# Task set
1) Give everything from "Jeff Carreira: On" down to "from this awakening." in the interview on awakening and separation, changing "contexts" to "settings".
2) Write what comes next in the interview on awakening and separation, picking up after its final sentence.

# Document section
---

Jeff Carreira: On the other hand, as you've been saying, this work makes things possible between people. This makes me wonder what this could mean for our world. What could happen if this became a way of being that was utilized widely and could be brought into various contexts? I know that is an important part of your work, especially with One World Bearing Witness. I'm wondering if you could speak to what you see as the bigger human possibilities and advances that could come from this awakening.
Elizabeth Debold: If you look at what some people call the polycrisis, which is the hydra-headed problems we're in the midst of as a species, others talk about the meta-crisis, or the meaning crisis, but they all arise out of a profound sense of separation. They rest on a foundational insistence that the physical is the only reality, and yet matter or material is not even valued that much. The bleakness of this view, combined with our isolation and alienation from life, has triggered epidemics of addiction, depression, and simple, heartbreaking loneliness. Opening to a different dimension of reality that we’re talking about reveals a space that is non-separate while maintaining individuality and the preciousness of our individual experience and lives. This is what allows us to meet human-to-human in a connection that is prior to separation. So we meet in the reality that none of us is separate, that we are all interdependent, intertwined, and entangled. We find a space of belonging that is inherently meaningful, and is often experienced as sacred.

---

# Source data
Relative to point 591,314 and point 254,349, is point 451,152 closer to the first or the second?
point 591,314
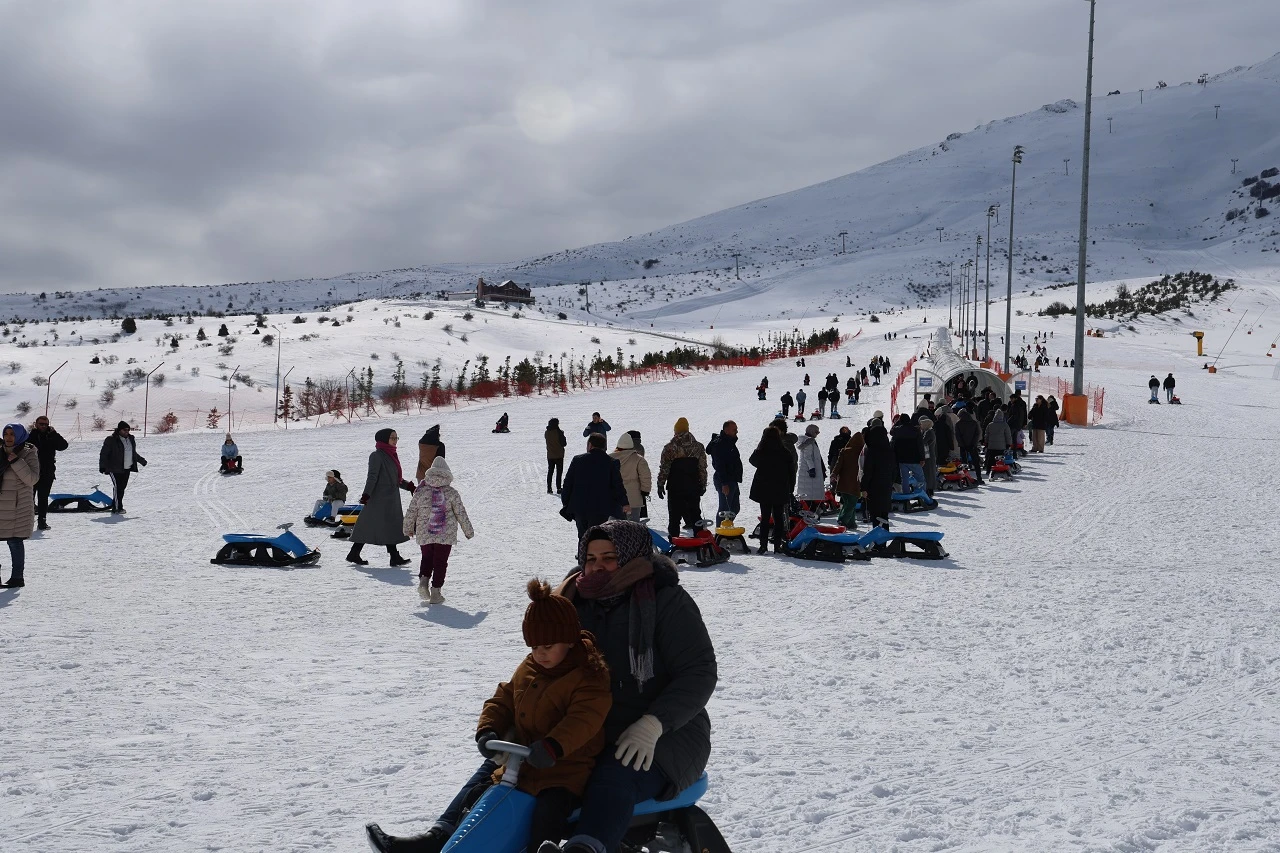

---

# The answers
1)
Jeff Carreira: On the other hand, as you've been saying, this work makes things possible between people. This makes me wonder what this could mean for our world. What could happen if this became a way of being that was utilized widely and could be brought into various settings? I know that is an important part of your work, especially with One World Bearing Witness. I'm wondering if you could speak to what you see as the bigger human possibilities and advances that could come from this awakening.

2)
When the community that you and I were part of collapsed, a few of us met in India and asked, “How can others benefit from what we've learned?” That's part of what spurred our interest in doing One World Bearing Witness, which was a global 24-hour practice event featuring spiritual leaders from different traditions. We wanted to create global events where spiritual leaders and activists and people who are working for change could come together in spaces that held this depth and recognition. If we start from non-separation, the conversation becomes a different conversation.
In an Interbeing context, you feel more like yourself and you appreciate the other people as the mystery that they are to you. At the same time the ground between you is non-separation. At a cultural level, change always happens with small groups of people who are doing radical practices of love until the spaces for practice permeate our world-space. If you look at Christianity, regardless of what you might think about it, that is how it ended up bringing down the Romans. Perhaps that is the potential here today.
Jeff Carreira: Yes, I would agree. The level of vulnerability and undefendedness is extraordinary in these gatherings. When you look at the world we live in, it is not hard to wonder what would be possible if people were regularly doing practices that could support them to enter these states of vulnerable, undefended interest in the truth. I can't think of anything we need more in the world.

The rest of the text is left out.